Sukhâsana (Postura fácil o postura del sastre)

Como el mismo nombre indica es la postura más asequible. Sentados sobre el cojín de meditación, cruzamos las piernas y bajamos las rodillas hacia el suelo hasta donde nos sea posible. Colocamos el pie izquierdo al lado del muslo derecho y el pie derecho al lado del muslo izquierdo.

 

Siddhâsana (Postura de los seres realizados o postura perfecta)

Sentados sobre el cojín de meditación, cruzamos las piernas buscando que la planta del pie derecho esté en contacto con la parte interna del muslo contrario. El talón se mantiene cerca del perineo. El pie izquierdo se situará delante del pie derecho. Los tobillos están superpuestos y las piernas ampliamente separadas con ambas rodillas en contacto con el suelo.

 

Ardha Padmâsana (Postura de semiloto o Postura de Brahma o Brahmâsana)

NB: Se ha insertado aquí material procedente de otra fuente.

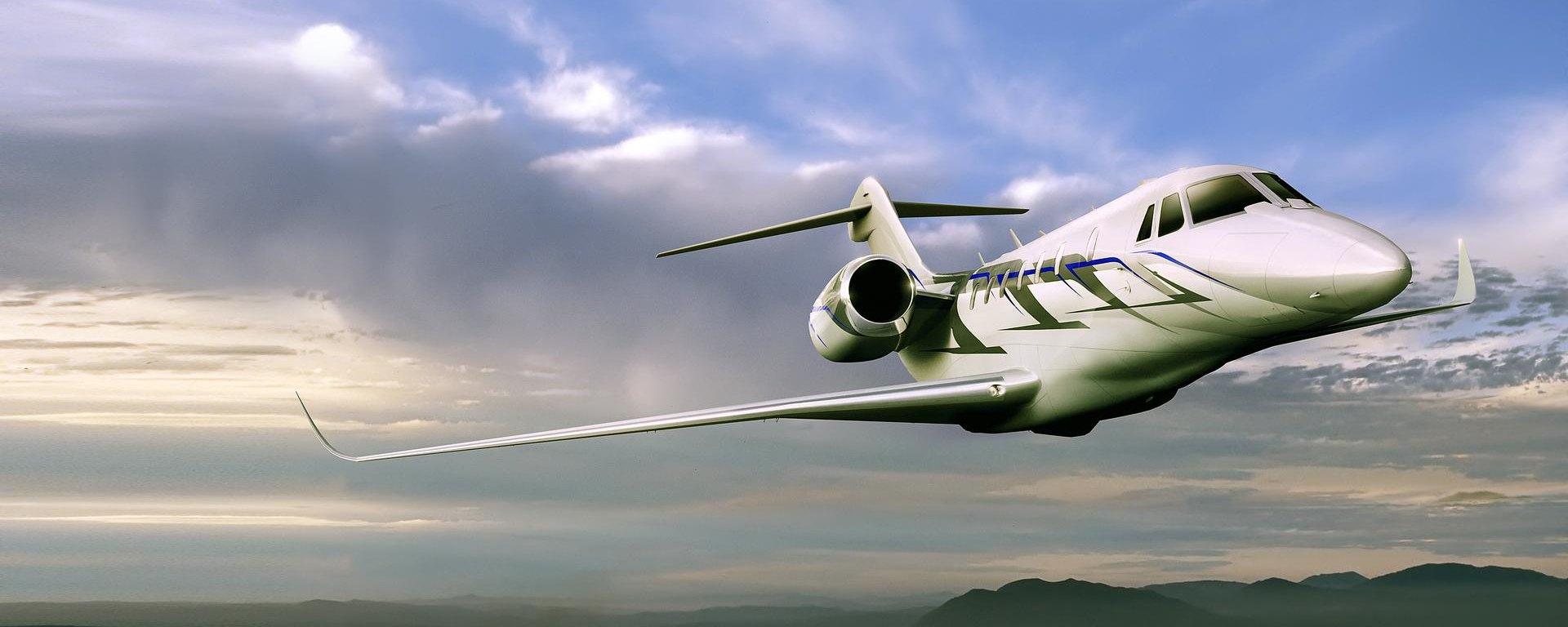 VIP ինքնաթիռի վարձակալություն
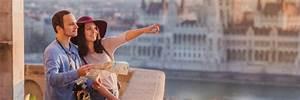 Kredit Hauskauf Ohne Eigenkapital : kredit ohne eigenkapital fakten im berblick auf maxda t v gepr ft ~ A.2002-acura-tl-radio.info Haus und Dekorationen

Sentados sobre el cojín de meditación, cruzamos las piernas buscando que la planta del pie derecho esté en contacto con la parte interna del muslo contrario. El talón se mantiene haciendo presión en el perineo. El pie izquierdo descansará sobre el muslo derecho. Las dos rodillas tocando el suelo porque si una queda más elevada que la otra la posición no será estable y el cuerpo quedará ladeado.

 

Padmâsana (loto)

Sentados sobre el cojín de meditación, cruzamos las piernas buscando que el empeine del pie derecho se coloque sobre el muslo izquierdo en contacto con la ingle. La planta del pie se dirige hacia arriba. El empeine del pie izquierdo se situará encima del muslo derecho, es decir, cada tobillo se coloca sobre la base del muslo opuesto y los talones cerca de caderas. Las rodillas deben mantenerse en contacto con el suelo.

Estas cuatro posturas meditativas son fácilmente asequibles para un oriental y, en cambio, pueden resultar difíciles para un occidental. No forzarnos para colocarnos en la posición del loto, no es necesario. Si hay problemas para mantener estas cuatro asanas descritas podemos optar también por otras posiciones, si nos tienen que aportar más comodidad y la misma sensación de verticalidad y enraizamiento, por ejemplo Vajrasana (Postura del diamante) en la que nos sentamos sobre los talones e incluso podemos poner el cojín de meditación entre nalgas y piernas, o entre las piernas. En último término, si el practicante no puede sentarse en el suelo lo puede hacer en una silla, intentando no apoyarse en el respaldo y sentarse en la parte de delante del asiento, los pies deben estar bien apoyados en el suelo, planos y paralelos.

Por otro lado una vez nos sentamos en meditación es aconsejable empezar por una rápido recorrido corporal de observación, es decir, observamos como hemos colocado el cuerpo sobre el cojín, como hemos distribuido el peso, los ejes, para que la posición sea sólida y al mismo tiempo al visualizar todo nuestro cuerpo buscamos donde podemos soltar tensión. Una vez sentimos que la posición es estable podemos iniciar la práctica.